Wild deeds they did as they rushed onward, and struggled and

fought among themselves, up and down, and round and backward, in

the fury of their blind hot youth. They heeded not the tree as

they snapped it, nor the ship as they whelmed it in the waves; nor

the cry of the sinking sailor, nor the need of his little ones on

shore; hasty and selfish even as children, and, like children,

tamed by their own rage. For they tired themselves by struggling

with each other, and by tearing the heavy water into waves; and

their wings grew clogged with sea-spray, and soaked more and more

with steam. But at last the sea grew cold beneath them, and their

clear steam shrank to mist; and they saw themselves and each other

wrapped in dull rain-laden clouds. Then they drew their white

cloud-garments round them, and veiled themselves for very shame;

and said: "We have been wild and wayward; and, alas! our pure

bright youth is gone. But we will do one good deed yet ere we

die, and so we shall not have lived in vain. We will glide onward

to the land, and weep there; and refresh all things with soft warm

rain; and make the grass grow, the buds burst; quench the thirst

of man and beast, and wash the soiled world clean."

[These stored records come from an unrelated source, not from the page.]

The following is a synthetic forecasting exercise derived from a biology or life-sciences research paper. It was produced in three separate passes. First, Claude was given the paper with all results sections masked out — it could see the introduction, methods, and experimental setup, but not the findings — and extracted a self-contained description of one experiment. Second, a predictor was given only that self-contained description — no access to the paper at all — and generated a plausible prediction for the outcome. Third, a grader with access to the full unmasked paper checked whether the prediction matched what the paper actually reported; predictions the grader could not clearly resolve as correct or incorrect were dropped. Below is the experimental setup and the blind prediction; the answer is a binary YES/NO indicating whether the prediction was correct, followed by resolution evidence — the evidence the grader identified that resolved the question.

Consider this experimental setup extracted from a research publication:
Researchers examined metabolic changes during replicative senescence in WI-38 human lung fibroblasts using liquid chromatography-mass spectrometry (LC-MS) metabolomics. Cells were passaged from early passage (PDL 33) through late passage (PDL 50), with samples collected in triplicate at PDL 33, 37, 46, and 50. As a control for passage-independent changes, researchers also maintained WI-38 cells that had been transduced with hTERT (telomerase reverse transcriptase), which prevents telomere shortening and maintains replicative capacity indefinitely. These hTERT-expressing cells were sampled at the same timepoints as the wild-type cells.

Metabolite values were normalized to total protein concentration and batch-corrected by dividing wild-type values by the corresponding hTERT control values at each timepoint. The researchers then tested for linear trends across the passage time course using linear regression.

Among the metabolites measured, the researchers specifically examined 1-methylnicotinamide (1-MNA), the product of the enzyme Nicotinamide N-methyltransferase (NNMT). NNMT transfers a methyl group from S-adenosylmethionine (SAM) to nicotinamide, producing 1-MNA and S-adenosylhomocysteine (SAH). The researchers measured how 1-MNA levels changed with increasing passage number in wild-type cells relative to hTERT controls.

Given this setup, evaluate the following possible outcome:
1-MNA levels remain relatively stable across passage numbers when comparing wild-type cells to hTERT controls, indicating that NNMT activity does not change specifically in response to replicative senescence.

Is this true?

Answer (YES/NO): NO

So they are wandering past us, the air-mothers, to weep the leaves

into their graves; to weep the seeds into their seed-beds, and

weep the soil into the plains; to get the rich earth ready for the

winter, and then creep northward to the ice-world, and there die.

Weary, and still more weary, slowly and more slowly still, they

will journey on far northward, across fast-chilling seas. For a

doom is laid upon them, never to be still again, till they rest at

the North Pole itself, the still axle of the spinning world; and

sink in death around it, and become white snow-clad ghosts.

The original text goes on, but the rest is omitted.